Scope of the plugin

The Learning to Rank plugin for OpenSearch helps you develop and use machine learning (ML)-based ranking models for your application search operations. The following sections describe how the plugin fits into the overall LTR process.

What the plugin does

The plugin provides the building blocks to develop and use LTR models, giving you the following capabilities:

Developing query-dependent features: Create custom features that capture the relationship between a search query and a document. These features can be stored in OpenSearch.
Logging feature values: Record the feature values for documents returned in search results. Once you have logged the feature sets for your documents, you can combine this data with the judgment lists you have developed. This will give you a complete training set that you can use to test and train your ranking models. Tools such as RankLib or XGBoost can then be used to develop a satisfactory model.
Deploying and using models: Upload trained ranking models to the plugin and use them to rerank search results. The plugin offers a custom OpenSearch query domain-specific language (DSL) primitive that allows you to execute the model during the search process.

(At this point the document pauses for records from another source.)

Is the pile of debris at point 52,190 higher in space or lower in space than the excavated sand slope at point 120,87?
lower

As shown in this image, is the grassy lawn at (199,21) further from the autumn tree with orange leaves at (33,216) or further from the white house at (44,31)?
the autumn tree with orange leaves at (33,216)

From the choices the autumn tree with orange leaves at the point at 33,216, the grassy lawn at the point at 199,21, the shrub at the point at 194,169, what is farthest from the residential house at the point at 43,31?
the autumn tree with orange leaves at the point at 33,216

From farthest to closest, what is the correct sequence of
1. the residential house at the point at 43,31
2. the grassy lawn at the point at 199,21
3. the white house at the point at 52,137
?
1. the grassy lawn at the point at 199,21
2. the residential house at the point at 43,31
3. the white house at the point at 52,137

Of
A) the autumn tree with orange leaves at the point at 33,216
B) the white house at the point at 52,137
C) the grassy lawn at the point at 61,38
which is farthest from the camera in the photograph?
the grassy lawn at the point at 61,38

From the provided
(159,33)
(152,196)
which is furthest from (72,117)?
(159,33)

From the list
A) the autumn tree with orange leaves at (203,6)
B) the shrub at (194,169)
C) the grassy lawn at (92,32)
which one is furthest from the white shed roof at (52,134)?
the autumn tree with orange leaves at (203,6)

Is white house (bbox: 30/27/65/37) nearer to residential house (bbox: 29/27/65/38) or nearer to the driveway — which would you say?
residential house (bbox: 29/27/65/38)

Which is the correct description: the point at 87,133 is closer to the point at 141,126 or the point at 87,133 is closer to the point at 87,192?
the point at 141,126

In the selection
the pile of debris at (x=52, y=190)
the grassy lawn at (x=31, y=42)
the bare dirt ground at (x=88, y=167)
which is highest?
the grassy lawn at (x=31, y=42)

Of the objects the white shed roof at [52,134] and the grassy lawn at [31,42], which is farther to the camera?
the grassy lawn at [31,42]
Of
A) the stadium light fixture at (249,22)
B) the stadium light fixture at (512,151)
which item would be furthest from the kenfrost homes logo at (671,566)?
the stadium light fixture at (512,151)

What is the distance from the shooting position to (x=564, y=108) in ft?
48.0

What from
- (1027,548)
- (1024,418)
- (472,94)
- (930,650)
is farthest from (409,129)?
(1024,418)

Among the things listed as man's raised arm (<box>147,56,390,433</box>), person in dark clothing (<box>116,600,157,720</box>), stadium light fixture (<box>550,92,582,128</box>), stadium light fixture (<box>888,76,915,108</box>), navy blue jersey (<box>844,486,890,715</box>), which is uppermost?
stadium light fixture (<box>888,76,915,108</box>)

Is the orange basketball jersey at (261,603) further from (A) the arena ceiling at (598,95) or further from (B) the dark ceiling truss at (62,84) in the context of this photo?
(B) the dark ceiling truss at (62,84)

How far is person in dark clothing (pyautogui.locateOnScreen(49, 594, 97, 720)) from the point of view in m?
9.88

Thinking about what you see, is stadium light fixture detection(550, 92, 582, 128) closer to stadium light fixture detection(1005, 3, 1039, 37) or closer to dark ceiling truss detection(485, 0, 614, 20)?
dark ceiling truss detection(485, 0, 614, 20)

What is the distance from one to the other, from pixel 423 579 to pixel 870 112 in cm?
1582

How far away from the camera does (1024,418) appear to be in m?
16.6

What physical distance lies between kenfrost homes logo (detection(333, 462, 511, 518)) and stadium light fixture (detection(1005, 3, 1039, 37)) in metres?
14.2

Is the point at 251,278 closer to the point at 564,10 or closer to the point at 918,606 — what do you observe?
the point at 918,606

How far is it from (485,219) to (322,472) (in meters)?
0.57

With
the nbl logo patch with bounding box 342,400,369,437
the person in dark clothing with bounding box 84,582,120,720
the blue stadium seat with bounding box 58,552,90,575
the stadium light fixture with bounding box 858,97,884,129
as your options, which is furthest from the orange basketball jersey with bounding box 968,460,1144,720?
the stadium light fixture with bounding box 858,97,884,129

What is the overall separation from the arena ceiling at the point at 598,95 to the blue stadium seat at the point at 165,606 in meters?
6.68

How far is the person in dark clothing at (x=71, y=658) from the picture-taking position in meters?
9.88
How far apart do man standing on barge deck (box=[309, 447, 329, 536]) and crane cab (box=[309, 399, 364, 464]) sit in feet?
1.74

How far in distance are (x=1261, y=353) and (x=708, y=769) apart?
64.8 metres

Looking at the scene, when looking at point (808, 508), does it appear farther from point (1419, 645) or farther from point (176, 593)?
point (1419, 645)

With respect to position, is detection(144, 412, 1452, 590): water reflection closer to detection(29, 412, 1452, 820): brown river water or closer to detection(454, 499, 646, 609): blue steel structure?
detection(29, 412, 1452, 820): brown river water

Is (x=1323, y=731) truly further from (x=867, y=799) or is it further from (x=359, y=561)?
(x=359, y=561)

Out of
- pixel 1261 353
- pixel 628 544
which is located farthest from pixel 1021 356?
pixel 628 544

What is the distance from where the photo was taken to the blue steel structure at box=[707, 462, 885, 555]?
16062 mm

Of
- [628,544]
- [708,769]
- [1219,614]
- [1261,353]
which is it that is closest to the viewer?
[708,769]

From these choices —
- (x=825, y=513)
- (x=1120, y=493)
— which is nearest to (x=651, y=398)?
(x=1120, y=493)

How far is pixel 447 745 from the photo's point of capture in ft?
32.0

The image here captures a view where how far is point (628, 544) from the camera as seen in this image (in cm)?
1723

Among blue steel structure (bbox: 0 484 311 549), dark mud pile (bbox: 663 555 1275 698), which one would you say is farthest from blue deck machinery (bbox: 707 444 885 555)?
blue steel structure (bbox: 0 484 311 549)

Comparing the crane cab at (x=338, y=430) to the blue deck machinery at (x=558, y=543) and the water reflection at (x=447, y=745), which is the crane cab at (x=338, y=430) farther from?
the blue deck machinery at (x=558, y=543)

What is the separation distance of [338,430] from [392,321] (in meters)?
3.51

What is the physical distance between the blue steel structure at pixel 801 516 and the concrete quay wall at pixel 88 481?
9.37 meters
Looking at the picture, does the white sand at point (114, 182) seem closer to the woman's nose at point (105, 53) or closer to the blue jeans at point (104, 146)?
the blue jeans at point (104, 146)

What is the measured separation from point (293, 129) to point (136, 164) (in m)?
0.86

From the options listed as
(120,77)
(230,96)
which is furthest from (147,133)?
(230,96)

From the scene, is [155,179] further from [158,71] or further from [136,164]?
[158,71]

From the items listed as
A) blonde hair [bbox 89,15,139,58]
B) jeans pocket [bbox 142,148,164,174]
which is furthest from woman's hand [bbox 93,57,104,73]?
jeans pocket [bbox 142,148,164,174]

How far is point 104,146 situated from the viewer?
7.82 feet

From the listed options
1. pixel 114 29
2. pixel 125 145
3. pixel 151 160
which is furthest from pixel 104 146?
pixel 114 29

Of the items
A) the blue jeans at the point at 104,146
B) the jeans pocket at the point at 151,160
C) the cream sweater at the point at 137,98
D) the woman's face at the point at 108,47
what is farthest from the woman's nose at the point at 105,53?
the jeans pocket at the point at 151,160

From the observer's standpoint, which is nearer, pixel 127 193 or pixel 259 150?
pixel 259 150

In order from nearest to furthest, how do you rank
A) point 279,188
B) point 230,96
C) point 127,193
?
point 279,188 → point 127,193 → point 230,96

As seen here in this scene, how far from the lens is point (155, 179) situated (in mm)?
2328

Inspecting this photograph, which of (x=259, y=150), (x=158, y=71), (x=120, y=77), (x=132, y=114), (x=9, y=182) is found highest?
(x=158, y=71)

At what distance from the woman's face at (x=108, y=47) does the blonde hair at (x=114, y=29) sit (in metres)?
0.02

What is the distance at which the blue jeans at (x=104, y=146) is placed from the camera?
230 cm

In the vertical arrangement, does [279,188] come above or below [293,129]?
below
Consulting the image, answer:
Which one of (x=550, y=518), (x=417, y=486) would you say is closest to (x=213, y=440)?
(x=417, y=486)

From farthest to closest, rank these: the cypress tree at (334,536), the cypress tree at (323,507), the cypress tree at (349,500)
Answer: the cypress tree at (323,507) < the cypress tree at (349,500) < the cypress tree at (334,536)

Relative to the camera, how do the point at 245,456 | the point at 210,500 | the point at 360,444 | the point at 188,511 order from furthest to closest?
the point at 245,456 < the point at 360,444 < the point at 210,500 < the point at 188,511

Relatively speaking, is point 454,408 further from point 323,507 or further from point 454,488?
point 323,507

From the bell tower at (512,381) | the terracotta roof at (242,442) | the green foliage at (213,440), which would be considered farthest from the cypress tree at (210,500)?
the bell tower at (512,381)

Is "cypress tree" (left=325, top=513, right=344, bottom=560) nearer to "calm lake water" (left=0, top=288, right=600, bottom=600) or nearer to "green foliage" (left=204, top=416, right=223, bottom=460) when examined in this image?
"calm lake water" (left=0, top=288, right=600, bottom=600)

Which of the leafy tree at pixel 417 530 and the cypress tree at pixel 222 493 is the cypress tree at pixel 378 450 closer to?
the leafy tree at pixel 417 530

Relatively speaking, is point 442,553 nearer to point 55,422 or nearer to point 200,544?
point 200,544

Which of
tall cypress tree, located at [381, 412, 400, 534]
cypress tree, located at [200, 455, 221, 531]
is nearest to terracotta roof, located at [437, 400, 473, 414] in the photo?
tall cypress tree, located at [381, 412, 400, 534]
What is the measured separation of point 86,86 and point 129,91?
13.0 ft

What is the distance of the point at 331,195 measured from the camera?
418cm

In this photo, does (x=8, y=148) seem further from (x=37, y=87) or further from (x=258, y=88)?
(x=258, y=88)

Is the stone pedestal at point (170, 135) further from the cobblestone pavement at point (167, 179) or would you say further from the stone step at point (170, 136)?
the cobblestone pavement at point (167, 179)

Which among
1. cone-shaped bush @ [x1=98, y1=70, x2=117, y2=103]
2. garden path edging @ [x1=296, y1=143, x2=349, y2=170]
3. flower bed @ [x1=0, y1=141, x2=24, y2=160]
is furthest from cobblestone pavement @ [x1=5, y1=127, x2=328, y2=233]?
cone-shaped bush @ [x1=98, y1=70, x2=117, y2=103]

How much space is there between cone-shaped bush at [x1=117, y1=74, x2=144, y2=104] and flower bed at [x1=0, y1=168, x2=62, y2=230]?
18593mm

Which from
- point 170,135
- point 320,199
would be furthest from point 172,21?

What the plugin does not do

The plugin does not support the creation of judgment lists. This is a task you must handle yourself because it is domain specific. See the Wikimedia Foundation blog for an example approach to developing judgment lists for searching articles. Some domains, such as e-commerce, may focus more on conversion-related signals, while others may involve human relevance assessors (either internal experts or crowdsourced workers).

The plugin does not handle model training or testing. This is an offline process that should be handled using the appropriate tools, such as XGBoost and RankLib. The plugin integrates with these external model-building workflows. Training and testing ranking models can be a CPU-intensive task that requires data science expertise and offline testing. Most organizations prefer to have data scientists oversee the model development process rather than running it directly in their production environment.